[Saved entries]
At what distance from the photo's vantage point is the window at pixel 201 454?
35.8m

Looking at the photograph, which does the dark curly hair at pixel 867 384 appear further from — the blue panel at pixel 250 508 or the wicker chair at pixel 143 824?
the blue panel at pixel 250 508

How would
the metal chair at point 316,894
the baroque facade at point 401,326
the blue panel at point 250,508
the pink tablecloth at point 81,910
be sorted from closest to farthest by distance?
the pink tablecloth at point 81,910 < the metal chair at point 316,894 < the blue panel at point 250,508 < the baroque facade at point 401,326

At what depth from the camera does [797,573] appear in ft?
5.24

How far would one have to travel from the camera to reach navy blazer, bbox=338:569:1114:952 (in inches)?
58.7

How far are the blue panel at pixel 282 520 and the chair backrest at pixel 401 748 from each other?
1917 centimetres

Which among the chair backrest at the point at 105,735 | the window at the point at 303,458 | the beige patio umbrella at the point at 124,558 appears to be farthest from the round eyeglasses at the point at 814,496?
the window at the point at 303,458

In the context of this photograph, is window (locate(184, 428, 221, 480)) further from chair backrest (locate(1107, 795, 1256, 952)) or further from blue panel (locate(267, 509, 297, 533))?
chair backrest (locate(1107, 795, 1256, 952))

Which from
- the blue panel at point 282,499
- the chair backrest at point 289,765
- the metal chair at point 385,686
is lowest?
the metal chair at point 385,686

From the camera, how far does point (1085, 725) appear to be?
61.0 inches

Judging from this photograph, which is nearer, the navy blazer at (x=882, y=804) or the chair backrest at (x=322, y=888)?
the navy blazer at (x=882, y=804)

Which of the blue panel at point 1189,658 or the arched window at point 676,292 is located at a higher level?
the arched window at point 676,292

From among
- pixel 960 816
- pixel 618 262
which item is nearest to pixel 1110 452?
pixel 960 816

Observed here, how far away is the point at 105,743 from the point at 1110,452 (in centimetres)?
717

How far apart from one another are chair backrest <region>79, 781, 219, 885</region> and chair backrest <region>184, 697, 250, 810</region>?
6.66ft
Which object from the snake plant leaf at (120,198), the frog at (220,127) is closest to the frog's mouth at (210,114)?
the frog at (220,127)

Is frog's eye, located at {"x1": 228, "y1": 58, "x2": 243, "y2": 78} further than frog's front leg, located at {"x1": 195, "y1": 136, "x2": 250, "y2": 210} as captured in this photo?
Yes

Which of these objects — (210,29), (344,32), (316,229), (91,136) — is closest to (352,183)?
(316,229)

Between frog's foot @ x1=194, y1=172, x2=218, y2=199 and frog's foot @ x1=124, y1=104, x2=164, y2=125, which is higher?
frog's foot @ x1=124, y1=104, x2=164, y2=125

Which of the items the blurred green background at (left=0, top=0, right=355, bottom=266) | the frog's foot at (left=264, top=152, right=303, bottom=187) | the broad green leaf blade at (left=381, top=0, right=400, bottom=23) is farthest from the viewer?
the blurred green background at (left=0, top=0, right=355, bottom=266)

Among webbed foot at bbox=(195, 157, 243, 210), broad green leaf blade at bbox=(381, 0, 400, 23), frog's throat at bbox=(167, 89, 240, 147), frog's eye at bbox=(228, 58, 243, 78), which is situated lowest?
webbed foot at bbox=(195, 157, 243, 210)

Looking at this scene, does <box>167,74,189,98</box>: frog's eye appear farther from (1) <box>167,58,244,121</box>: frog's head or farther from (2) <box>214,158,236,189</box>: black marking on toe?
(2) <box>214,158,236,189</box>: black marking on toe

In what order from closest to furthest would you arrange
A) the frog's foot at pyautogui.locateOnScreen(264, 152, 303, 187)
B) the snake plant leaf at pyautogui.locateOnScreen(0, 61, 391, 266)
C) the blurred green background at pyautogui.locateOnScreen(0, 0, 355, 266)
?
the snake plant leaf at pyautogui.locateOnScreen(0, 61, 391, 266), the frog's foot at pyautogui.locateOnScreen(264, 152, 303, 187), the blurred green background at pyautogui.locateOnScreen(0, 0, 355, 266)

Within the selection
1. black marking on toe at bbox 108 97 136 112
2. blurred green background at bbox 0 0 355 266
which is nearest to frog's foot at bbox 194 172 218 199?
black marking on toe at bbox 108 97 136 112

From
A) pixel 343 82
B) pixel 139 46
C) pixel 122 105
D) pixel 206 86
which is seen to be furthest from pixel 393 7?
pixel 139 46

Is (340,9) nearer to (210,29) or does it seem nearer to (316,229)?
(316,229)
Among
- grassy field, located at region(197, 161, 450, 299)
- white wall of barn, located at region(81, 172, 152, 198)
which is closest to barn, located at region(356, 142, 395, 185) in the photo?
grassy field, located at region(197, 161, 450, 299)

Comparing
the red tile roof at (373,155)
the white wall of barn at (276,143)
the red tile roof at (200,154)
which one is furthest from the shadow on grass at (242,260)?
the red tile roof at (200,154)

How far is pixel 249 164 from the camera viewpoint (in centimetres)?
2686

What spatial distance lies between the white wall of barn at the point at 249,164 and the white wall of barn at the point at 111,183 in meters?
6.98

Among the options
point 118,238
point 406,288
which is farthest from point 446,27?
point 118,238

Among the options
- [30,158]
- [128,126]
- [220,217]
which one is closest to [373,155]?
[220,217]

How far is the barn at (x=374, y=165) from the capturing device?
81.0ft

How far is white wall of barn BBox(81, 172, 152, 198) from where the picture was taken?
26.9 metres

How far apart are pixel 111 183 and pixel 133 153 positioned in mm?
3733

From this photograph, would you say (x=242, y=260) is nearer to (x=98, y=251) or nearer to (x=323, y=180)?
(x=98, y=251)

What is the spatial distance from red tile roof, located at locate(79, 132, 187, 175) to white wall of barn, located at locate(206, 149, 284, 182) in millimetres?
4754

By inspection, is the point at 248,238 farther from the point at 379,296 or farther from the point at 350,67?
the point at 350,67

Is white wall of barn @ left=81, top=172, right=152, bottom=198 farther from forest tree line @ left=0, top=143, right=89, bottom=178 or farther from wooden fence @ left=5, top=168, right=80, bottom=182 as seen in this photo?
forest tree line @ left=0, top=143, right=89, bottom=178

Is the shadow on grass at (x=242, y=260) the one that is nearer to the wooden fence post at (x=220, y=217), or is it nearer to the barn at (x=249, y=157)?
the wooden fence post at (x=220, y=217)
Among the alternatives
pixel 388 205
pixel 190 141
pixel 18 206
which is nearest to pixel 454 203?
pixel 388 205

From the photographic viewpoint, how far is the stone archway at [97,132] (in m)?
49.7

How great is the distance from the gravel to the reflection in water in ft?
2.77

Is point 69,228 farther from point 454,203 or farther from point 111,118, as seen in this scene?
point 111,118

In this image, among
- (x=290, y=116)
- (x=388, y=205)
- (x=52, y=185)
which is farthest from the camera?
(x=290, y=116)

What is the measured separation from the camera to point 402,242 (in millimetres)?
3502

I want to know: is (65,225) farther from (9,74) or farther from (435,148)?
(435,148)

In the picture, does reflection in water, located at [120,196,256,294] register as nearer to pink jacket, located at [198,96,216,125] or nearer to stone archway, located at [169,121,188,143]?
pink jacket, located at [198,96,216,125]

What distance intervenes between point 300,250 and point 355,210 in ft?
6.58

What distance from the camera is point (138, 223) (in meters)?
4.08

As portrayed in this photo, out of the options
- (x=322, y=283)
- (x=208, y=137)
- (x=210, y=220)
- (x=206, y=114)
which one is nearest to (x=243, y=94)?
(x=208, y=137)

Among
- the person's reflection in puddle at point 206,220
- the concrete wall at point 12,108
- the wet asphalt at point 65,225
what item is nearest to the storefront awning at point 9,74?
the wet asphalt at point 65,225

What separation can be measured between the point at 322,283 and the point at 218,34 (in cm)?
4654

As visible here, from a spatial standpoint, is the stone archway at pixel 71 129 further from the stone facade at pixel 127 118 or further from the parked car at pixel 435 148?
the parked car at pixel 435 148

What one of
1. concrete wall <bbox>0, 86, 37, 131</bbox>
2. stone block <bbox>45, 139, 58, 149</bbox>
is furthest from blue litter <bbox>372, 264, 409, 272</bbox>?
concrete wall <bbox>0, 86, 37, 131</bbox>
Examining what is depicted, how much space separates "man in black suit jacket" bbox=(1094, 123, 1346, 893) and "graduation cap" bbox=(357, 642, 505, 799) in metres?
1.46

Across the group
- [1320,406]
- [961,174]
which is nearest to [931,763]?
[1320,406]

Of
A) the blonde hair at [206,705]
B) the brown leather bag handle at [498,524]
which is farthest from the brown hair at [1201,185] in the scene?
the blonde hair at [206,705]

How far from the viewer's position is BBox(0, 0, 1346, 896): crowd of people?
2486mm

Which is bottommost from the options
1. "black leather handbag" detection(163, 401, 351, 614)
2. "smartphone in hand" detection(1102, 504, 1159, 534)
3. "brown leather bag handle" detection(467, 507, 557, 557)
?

> **Stated goal**: Nothing outside the span should appear: transcribe the lines from the one containing "What distance intervenes" through the last line of the records.

> **Exercise answer**:
What distance intervenes between point 300,250 and point 355,210 in ft?
6.58

What distance from the camera is point (138, 223) (in meters)?
4.08

As portrayed in this photo, out of the options
- (x=322, y=283)
- (x=208, y=137)
- (x=210, y=220)
- (x=206, y=114)
which one is nearest to (x=243, y=94)?
(x=208, y=137)

Among
- the person's reflection in puddle at point 206,220
- the concrete wall at point 12,108
- the wet asphalt at point 65,225
what item is nearest to the storefront awning at point 9,74?
the wet asphalt at point 65,225

What separation can be measured between the point at 322,283 and the point at 218,34 (in cm)?
4654

As visible here, from a spatial standpoint, is the stone archway at pixel 71 129 further from the stone facade at pixel 127 118 or further from the parked car at pixel 435 148?
the parked car at pixel 435 148

What one of
1. concrete wall <bbox>0, 86, 37, 131</bbox>
2. stone block <bbox>45, 139, 58, 149</bbox>
is furthest from blue litter <bbox>372, 264, 409, 272</bbox>?
concrete wall <bbox>0, 86, 37, 131</bbox>
Examining what is depicted, how much space separates "man in black suit jacket" bbox=(1094, 123, 1346, 893) and "graduation cap" bbox=(357, 642, 505, 799) in metres?
1.46

Across the group
- [1320,406]
- [961,174]
which is nearest to [931,763]?
[1320,406]

Of
A) the blonde hair at [206,705]
B) the brown leather bag handle at [498,524]
which is farthest from the brown hair at [1201,185] in the scene?
the blonde hair at [206,705]

How far from the viewer's position is BBox(0, 0, 1346, 896): crowd of people?
2486mm

Which is bottommost from the options
1. "black leather handbag" detection(163, 401, 351, 614)
2. "smartphone in hand" detection(1102, 504, 1159, 534)
3. "brown leather bag handle" detection(467, 507, 557, 557)
?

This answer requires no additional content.